>>>>

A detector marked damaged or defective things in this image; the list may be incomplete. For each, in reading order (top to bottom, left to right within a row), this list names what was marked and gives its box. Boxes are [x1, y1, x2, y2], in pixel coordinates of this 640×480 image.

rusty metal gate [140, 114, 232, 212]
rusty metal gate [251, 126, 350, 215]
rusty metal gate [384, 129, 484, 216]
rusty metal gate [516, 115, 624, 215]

<<<<

## WHAT YOU ARE ASKED TO DO
Taking the listing above, write all of it out exactly.

## COMPLETED TASK
A detector marked damaged or defective things in this image; the list may be incomplete. For each, in reading order (top to bottom, left to right within a row), this list names what was marked and gives its box. Boxes are [x1, y1, x2, y2], in pixel coordinates of this 640×480 image.

rusty metal gate [140, 114, 232, 212]
rusty metal gate [251, 126, 350, 215]
rusty metal gate [384, 129, 484, 216]
rusty metal gate [516, 115, 624, 215]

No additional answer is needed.